07 March 2009

I hate Facebook.

Yes, I said it.

Facebook and Myspace, neither of those two networking sites are reasonable facsimiles for a real friendship. Yes, the connections made and acknowledged are made with what the websites calls "friends." But I have to say, these websites have bastardized the meaning of friendship. It's no longer necessary to call a friend and see how she is doing. In fact, I can not speak with a person for a year and still know the everyday happenings of his life. And I can call that a friendship if I want to.

I tell people that the reason I am on Facebook so often is that I sit in front of a computer for forty hours a week and wait to help people. That is true. That is also an excuse. I use Facebook because I am just as much of a voyeur as everyone else. But I also like being able to stay connected with people I normally would not have. I like that it's an easy way to get a hold of someone. But again, the connections made and kept do not a friendship make. I am just as offended or hurt, in some cases, as other are when someone deletes me or blocks me. I have gone through my list of contacts and deleted people I have never met or couldn't remember meeting. There was no point in keeping those lines of communication open.

I hate Facebook.

I have wasted too much time pouring over the daily, one-line musing of people I barely know. I want real friendships. Since when, in a real friendship, can a person decide to delete you? No, memories fade and people drift but in real relationships with people, there is no "delete" button. And I liked it better that way. As much as I don't like confrontation, I don't necessarily mind doing it. I mean, there's something to be said for severing all ties but I've always been the kind of person to let people know why. I have stopped talking to people and I have cut people out of my life. If those people are honest with themselves and honest with you, they know exactly why. It's because real lines of communication are open. Whatever the consequences, I choose honesty. Whatever the outcome, I choose to try to be a better person than I am.

The thing about me is that I don't like to be angry or at odds with people. People do shitty things, myself included, and deserve forgiveness. Don't get me wrong, I am not stupid. Well, maybe I am. But if someone say, constantly asks to borrow money and doesn't return it, I learn.
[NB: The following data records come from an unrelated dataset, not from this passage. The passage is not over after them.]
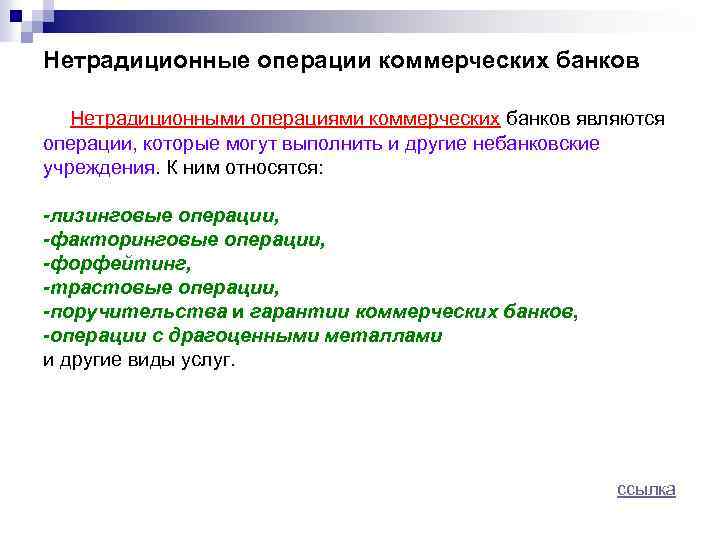 Нетрадиционные операции коммерческих банков

Нетрадиционными операциями коммерческих банков являются операции, которые могут выполнить и другие небанковские учреждения. К ним относятся:

-лизинговые операции,
-факторинговые операции,
-форфейтинг,
-трастовые операции,
-поручительства и гарантии коммерческих банков,
-операции с драгоценными металлами
и другие виды услуг.

ссылка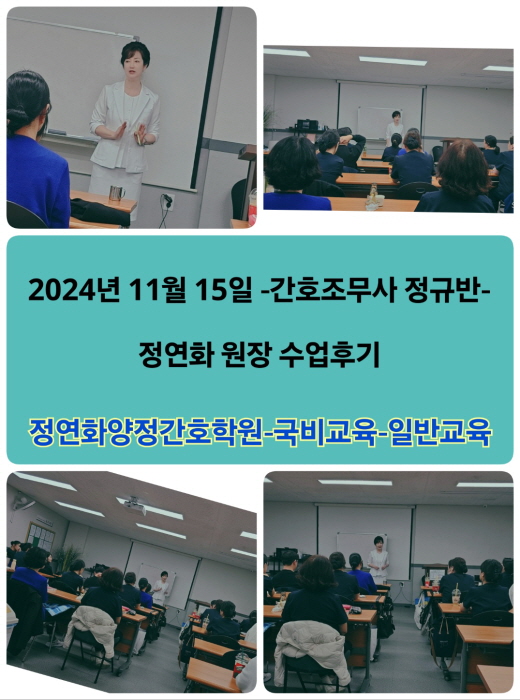 2024년 11월 15일 -간호조무사 정규반-

정연화 원장 수업후기

정연화양정간호학원-국비교육-일반교육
That person is not a wise person to loan money to. But I do not want to stay angry with that person. I'm sure there are people out there who think I hate them or am holding something against them. It's just not true. I sometimes take time to "cool off" if I am angry but I prefer to choose forgiveness. I prefer to be on good terms. I prefer to try.

I like talking to people. I like having conversations. I like the tangible aspects of relationships like hugs and a note that is written using pen and paper. I like being given the opportunity to clarify confusion. I don't mind how awkward some conversations can be. I love that I can tell what a person means based on body language and vocal inflections. Facebook doesn't provide those things. Facebook provides a forum we can attend in order to maintain connections with people that are too many steps removed from what healthy relationships are. Facebook is a perversion of what friendship should be.

I choose to make and keep my friendships and other relationships real.